事例:有機農業の現場から地域に広がる食育
~栽培体験や学校給食への食材提供、料理教室や出前授業を通じて~
(第7回食育活動表彰 消費・安全局長賞受賞)
株式会社大地のMEGUMI(めぐみ)(北海道)
北海道網走郡大空町(あばしりぐんおおぞらちょう)に拠点を置く株式会社大地のMEGUMIでは、有機農業ならではの苦労や、有機野菜がなぜ環境に優しいのかといったことを理解してもらい、地元の農産物の魅力を伝えるための様々な取組を行っています。例えば、圃場(ほじょう)において実際に栽培を体験してもらったり、地元の小中学校に給食用食材として有機栽培の野菜を無償提供したりしています。
具体的には、町内の小学校6年生の「総合的な学習の時間」において、有機圃場における「かぼちゃ栽培体験」授業を実施しています。授業では、種まきから収穫までの実習を圃場で行うほか、収穫したかぼちゃを道の駅で子供たち自らが販売することで、栽培から消費までの一連の流れを経験します。こうした活動の中で、無消毒の種の播種(はしゅ)、除草剤に頼らない手による草取り、マルチビニールの回収など、子供たちは人にも環境にもやさしい有機農業を実践しながら、農作物を育てることについて学んでいます。
授業をきっかけに、子供たちの親を含む地域の農家においても環境に優しい農業が広まってきているほか、授業に携わった農家自身も食育について考えるようになりました。また、専門家を招いて、小学生以外に対しても料理教室や特別授業を行い、地元の農産物の良さを広めています。

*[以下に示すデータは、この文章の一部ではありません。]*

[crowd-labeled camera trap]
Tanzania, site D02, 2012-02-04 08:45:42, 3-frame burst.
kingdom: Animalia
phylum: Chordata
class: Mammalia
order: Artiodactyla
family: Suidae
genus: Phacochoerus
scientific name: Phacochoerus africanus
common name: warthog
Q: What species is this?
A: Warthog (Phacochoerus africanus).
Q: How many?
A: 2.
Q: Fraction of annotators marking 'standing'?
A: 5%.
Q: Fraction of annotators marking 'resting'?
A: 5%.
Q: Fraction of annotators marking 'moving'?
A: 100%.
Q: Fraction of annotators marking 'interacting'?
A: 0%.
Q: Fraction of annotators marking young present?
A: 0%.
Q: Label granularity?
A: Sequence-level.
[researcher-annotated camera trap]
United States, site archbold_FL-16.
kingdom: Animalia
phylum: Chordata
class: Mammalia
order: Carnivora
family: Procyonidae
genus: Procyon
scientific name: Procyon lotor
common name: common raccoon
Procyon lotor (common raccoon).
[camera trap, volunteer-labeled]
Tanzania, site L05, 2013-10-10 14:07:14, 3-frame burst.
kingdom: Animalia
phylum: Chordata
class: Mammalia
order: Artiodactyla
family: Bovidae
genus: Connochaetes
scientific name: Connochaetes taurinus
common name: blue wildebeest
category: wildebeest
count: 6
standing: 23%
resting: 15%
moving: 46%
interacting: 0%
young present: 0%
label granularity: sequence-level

昨今、化学肥料をはじめとする農業生産資材の価格は高騰しており、その大部分は輸入に頼っている状況です。有機農業の拡大は、食料安全保障の観点からも、農業の持続可能性を高める上で重要な手法であり、今後も有機農業を通じて、農業従事者を含め子供たちに関わる全ての人が、農業とともに成長していけるような活動を継続していきたいと考えています。